- **DIRECTIVE**: Please output every line of the material as it stands, without the pictures.

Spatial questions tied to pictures
+--
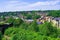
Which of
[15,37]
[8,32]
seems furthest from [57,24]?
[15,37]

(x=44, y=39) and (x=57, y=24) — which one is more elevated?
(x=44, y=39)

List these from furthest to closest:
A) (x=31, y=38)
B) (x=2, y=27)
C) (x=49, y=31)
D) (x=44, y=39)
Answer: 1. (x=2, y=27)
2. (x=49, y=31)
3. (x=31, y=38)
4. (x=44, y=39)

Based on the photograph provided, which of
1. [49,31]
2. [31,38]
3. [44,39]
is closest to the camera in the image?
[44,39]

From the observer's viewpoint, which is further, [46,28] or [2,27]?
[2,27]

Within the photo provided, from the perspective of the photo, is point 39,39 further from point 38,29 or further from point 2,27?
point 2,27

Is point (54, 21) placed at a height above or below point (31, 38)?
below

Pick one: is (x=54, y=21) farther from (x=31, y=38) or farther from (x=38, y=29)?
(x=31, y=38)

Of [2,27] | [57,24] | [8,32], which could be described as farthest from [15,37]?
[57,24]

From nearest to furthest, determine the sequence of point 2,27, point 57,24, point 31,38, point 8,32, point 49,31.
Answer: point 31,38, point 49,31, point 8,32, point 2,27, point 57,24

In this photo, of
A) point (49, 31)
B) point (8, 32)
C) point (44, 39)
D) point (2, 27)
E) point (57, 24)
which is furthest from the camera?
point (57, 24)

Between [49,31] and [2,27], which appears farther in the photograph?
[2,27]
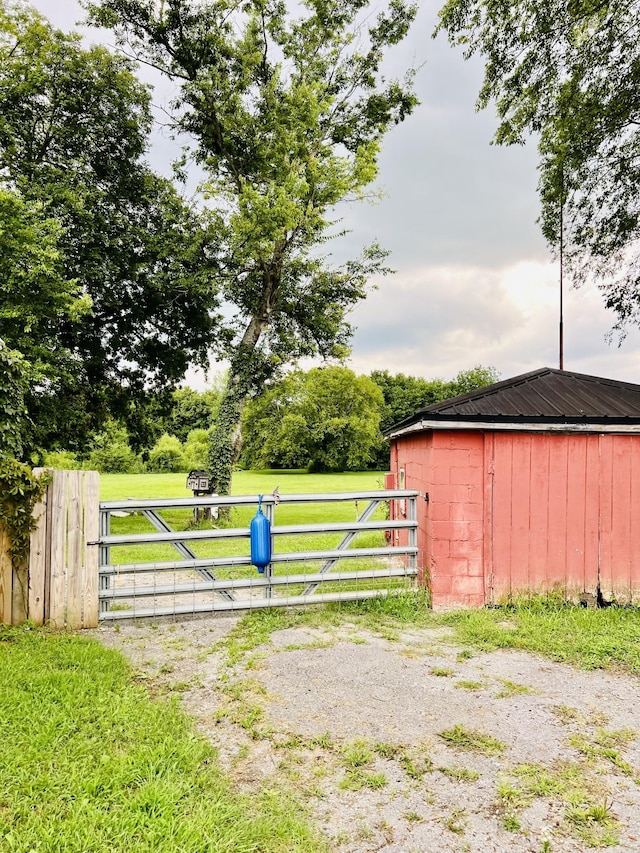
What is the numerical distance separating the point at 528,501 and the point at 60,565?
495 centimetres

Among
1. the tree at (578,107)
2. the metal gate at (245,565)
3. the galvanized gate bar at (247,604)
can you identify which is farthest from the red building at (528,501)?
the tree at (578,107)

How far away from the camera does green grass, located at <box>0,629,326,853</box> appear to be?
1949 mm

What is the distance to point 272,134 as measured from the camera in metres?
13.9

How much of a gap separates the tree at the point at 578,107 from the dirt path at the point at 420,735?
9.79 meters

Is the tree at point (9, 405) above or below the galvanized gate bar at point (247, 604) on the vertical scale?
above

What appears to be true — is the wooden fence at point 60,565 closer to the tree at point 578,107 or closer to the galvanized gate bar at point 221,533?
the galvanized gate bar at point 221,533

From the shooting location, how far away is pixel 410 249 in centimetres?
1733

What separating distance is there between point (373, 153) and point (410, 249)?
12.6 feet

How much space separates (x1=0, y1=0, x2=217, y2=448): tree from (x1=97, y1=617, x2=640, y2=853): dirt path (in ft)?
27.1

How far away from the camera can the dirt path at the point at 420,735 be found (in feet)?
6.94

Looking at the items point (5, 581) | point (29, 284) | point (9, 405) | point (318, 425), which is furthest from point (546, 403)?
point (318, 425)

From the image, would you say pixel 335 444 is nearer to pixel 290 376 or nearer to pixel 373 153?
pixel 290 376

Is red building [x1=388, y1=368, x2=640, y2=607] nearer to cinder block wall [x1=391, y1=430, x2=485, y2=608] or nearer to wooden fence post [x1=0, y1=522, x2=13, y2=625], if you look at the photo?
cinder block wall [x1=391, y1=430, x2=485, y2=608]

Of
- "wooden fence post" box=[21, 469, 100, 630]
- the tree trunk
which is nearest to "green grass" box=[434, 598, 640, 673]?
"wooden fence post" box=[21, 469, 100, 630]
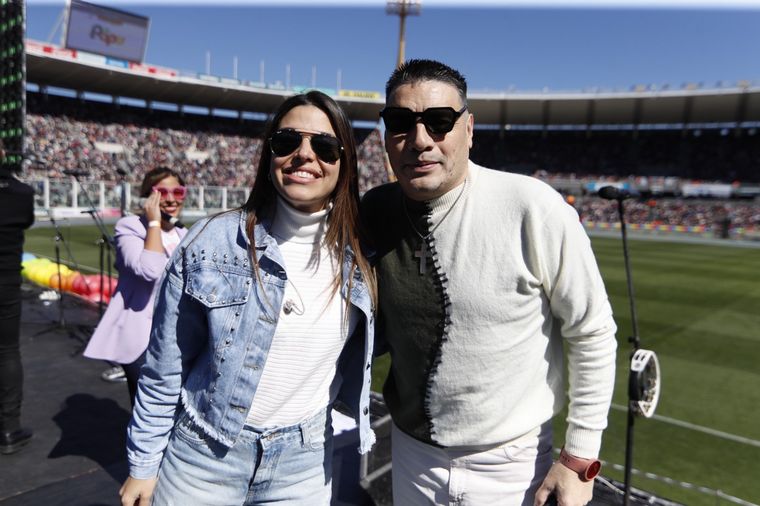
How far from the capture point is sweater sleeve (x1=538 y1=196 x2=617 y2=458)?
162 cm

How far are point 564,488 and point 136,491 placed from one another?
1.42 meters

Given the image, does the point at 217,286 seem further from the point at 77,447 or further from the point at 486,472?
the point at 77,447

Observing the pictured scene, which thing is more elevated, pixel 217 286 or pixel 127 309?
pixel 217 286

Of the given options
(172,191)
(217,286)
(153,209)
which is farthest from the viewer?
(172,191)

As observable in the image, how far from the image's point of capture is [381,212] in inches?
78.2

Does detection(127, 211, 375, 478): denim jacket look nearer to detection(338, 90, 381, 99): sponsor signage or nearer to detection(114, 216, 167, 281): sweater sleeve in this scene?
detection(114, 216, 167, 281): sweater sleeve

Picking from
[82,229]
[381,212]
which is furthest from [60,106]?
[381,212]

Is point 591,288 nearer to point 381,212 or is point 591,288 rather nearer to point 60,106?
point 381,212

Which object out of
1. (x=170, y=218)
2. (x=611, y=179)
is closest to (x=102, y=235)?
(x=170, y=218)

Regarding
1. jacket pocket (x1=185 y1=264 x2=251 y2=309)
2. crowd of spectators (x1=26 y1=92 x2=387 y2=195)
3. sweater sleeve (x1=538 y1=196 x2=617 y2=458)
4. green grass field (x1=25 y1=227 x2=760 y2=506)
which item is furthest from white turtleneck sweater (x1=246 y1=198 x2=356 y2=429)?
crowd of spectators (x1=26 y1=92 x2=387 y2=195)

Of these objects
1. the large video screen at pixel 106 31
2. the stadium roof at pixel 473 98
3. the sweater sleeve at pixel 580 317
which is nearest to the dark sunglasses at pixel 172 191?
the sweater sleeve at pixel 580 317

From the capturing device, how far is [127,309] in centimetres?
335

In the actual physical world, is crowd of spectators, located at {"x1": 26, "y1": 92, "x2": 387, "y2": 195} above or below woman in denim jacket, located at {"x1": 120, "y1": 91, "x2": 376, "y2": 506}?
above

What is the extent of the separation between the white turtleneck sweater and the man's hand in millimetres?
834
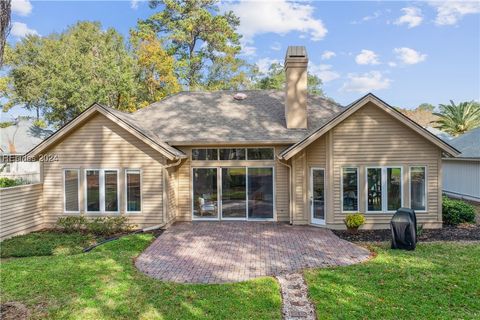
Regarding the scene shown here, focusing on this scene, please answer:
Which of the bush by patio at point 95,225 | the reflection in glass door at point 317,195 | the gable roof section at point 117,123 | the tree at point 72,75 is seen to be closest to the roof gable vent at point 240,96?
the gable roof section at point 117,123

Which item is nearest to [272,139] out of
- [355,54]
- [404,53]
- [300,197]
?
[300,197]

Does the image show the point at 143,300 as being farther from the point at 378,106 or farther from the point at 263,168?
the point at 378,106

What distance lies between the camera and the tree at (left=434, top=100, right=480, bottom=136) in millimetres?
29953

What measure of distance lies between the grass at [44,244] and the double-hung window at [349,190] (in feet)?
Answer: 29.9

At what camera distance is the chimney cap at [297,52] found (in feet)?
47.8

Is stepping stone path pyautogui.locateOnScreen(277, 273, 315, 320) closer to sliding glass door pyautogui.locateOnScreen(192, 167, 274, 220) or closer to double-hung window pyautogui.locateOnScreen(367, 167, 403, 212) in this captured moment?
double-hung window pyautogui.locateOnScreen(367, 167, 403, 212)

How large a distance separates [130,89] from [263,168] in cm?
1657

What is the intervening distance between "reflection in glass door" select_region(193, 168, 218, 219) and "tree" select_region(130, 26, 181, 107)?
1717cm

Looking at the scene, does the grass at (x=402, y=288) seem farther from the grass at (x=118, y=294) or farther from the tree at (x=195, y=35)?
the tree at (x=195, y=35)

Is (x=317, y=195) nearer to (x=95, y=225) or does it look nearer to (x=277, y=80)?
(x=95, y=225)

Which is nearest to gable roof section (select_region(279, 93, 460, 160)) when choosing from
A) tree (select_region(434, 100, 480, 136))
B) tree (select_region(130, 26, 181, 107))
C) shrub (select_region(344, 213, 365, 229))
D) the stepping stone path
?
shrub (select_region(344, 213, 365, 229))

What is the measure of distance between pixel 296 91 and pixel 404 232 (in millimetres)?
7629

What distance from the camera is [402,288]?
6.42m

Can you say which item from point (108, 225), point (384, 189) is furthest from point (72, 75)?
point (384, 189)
+--
- **EXERCISE RESPONSE**:
Which of
[15,37]
[8,32]
seems furthest from [57,24]?
[15,37]

(x=44, y=39) and (x=57, y=24) — which one is more elevated?
(x=44, y=39)

List these from furthest to closest:
A) (x=31, y=38)
B) (x=2, y=27)
C) (x=49, y=31)
D) (x=44, y=39)
Answer: 1. (x=2, y=27)
2. (x=49, y=31)
3. (x=31, y=38)
4. (x=44, y=39)

Based on the photograph provided, which of
1. [49,31]
2. [31,38]
3. [44,39]
is closest to the camera in the image?
[44,39]

From the observer's viewpoint, which is further, [46,28] or [2,27]?
[2,27]

Within the photo provided, from the perspective of the photo, is point 39,39 further from point 38,29 or further from point 2,27?
point 2,27

Is point (54, 21) placed at a height above or below point (31, 38)?
below

Pick one: is (x=54, y=21) farther from (x=31, y=38) or farther from (x=38, y=29)?
(x=31, y=38)

Of [2,27] | [57,24] | [8,32], which could be described as farthest from [15,37]?
[57,24]

From nearest to furthest, determine the sequence of point 2,27, point 57,24, point 31,38, point 8,32, point 49,31.
Answer: point 31,38, point 49,31, point 8,32, point 2,27, point 57,24

In this photo, of
A) point (49, 31)
B) point (8, 32)
C) point (44, 39)
D) point (2, 27)
E) point (57, 24)
which is furthest from the camera?
point (57, 24)

Between [49,31] and [2,27], which appears farther in the photograph?
[2,27]
What is the numerical distance separating the point at 528,501 and the point at 60,565?
495 centimetres

Among
1. the tree at (578,107)
2. the metal gate at (245,565)
3. the galvanized gate bar at (247,604)
can you identify which is farthest from the red building at (528,501)?
the tree at (578,107)

How far away from the camera does green grass, located at <box>0,629,326,853</box> appear to be?
1949 mm

What is the distance to point 272,134 as measured from the camera in metres?
13.9

How much of a gap separates the tree at the point at 578,107 from the dirt path at the point at 420,735?
9.79 meters

Is the tree at point (9, 405) above or below the galvanized gate bar at point (247, 604) on the vertical scale?
above

What appears to be true — is the wooden fence at point 60,565 closer to the tree at point 578,107 or closer to the galvanized gate bar at point 221,533?
the galvanized gate bar at point 221,533

From the shooting location, how far away is pixel 410 249 in centimetres?
1733

What separating distance is there between point (373, 153) and point (410, 249)?
12.6 feet

How much space separates (x1=0, y1=0, x2=217, y2=448): tree from (x1=97, y1=617, x2=640, y2=853): dirt path (in ft)?
27.1

How far away from the camera can the dirt path at the point at 420,735 be found (in feet)?
6.94

Looking at the items point (5, 581) | point (29, 284) | point (9, 405) | point (318, 425), which is furthest from point (546, 403)?
point (318, 425)

From the image, would you say pixel 335 444 is nearer to pixel 290 376 or nearer to pixel 373 153?
pixel 290 376

Is red building [x1=388, y1=368, x2=640, y2=607] nearer to cinder block wall [x1=391, y1=430, x2=485, y2=608] or nearer to wooden fence post [x1=0, y1=522, x2=13, y2=625], if you look at the photo?
cinder block wall [x1=391, y1=430, x2=485, y2=608]

Of
- "wooden fence post" box=[21, 469, 100, 630]
- the tree trunk
which is nearest to "green grass" box=[434, 598, 640, 673]?
"wooden fence post" box=[21, 469, 100, 630]
How far from the capture point is sweater sleeve (x1=538 y1=196 x2=617 y2=458)?
162 cm

How far are point 564,488 and point 136,491 placed from one another?
1.42 meters

Given the image, does the point at 217,286 seem further from the point at 77,447 or further from the point at 486,472?
the point at 77,447

Observing the pictured scene, which thing is more elevated, pixel 217 286 or pixel 127 309?
pixel 217 286

Of the given options
(172,191)
(217,286)
(153,209)
which is farthest from the viewer?
(172,191)

As observable in the image, how far from the image's point of capture is [381,212] in inches?
78.2

Does detection(127, 211, 375, 478): denim jacket look nearer to detection(338, 90, 381, 99): sponsor signage or nearer to detection(114, 216, 167, 281): sweater sleeve in this scene?
detection(114, 216, 167, 281): sweater sleeve

Picking from
[82,229]
[381,212]
which is furthest from [60,106]?
[381,212]

Is point 591,288 nearer to point 381,212 or is point 591,288 rather nearer to point 60,106?
point 381,212

Which object out of
1. (x=170, y=218)
2. (x=611, y=179)
is closest to (x=102, y=235)?
(x=170, y=218)

Regarding
1. jacket pocket (x1=185 y1=264 x2=251 y2=309)
2. crowd of spectators (x1=26 y1=92 x2=387 y2=195)
3. sweater sleeve (x1=538 y1=196 x2=617 y2=458)
4. green grass field (x1=25 y1=227 x2=760 y2=506)
which item is furthest from white turtleneck sweater (x1=246 y1=198 x2=356 y2=429)?
crowd of spectators (x1=26 y1=92 x2=387 y2=195)

Of these objects
1. the large video screen at pixel 106 31
2. the stadium roof at pixel 473 98
3. the sweater sleeve at pixel 580 317
which is nearest to the dark sunglasses at pixel 172 191?
the sweater sleeve at pixel 580 317

From the capturing device, how far is [127,309] in centimetres?
335

In the actual physical world, is crowd of spectators, located at {"x1": 26, "y1": 92, "x2": 387, "y2": 195} above or below woman in denim jacket, located at {"x1": 120, "y1": 91, "x2": 376, "y2": 506}?
above

What is the extent of the separation between the white turtleneck sweater and the man's hand in millimetres?
834
Regarding the scene shown here, focusing on this scene, please answer:
Which of the bush by patio at point 95,225 | the reflection in glass door at point 317,195 | the gable roof section at point 117,123 | the tree at point 72,75 is seen to be closest to the roof gable vent at point 240,96?
the gable roof section at point 117,123

Which item is nearest to [272,139] out of
- [355,54]
- [404,53]
- [300,197]
?
[300,197]

Does the image show the point at 143,300 as being farther from the point at 378,106 or farther from the point at 263,168?
the point at 378,106

What distance lies between the camera and the tree at (left=434, top=100, right=480, bottom=136) in millimetres?
29953

What measure of distance lies between the grass at [44,244] and the double-hung window at [349,190] (in feet)?
Answer: 29.9

At what camera distance is the chimney cap at [297,52] found (in feet)?
47.8

Is stepping stone path pyautogui.locateOnScreen(277, 273, 315, 320) closer to sliding glass door pyautogui.locateOnScreen(192, 167, 274, 220) or closer to double-hung window pyautogui.locateOnScreen(367, 167, 403, 212) in this captured moment?
double-hung window pyautogui.locateOnScreen(367, 167, 403, 212)

How large a distance separates [130,89] from [263,168] in cm?
1657

What is the intervening distance between "reflection in glass door" select_region(193, 168, 218, 219) and "tree" select_region(130, 26, 181, 107)?
1717cm

Looking at the scene, does the grass at (x=402, y=288) seem farther from the grass at (x=118, y=294) or farther from the tree at (x=195, y=35)?
the tree at (x=195, y=35)

Is (x=317, y=195) nearer to (x=95, y=225) or does it look nearer to (x=277, y=80)?
(x=95, y=225)

Which is nearest to gable roof section (select_region(279, 93, 460, 160)) when choosing from
A) tree (select_region(434, 100, 480, 136))
B) tree (select_region(130, 26, 181, 107))
C) shrub (select_region(344, 213, 365, 229))
D) the stepping stone path
?
shrub (select_region(344, 213, 365, 229))

What is the measure of distance between pixel 296 91 and pixel 404 232 (in millimetres)?
7629

What distance from the camera is [402,288]?
6.42m

Can you say which item from point (108, 225), point (384, 189) is furthest from point (72, 75)?
point (384, 189)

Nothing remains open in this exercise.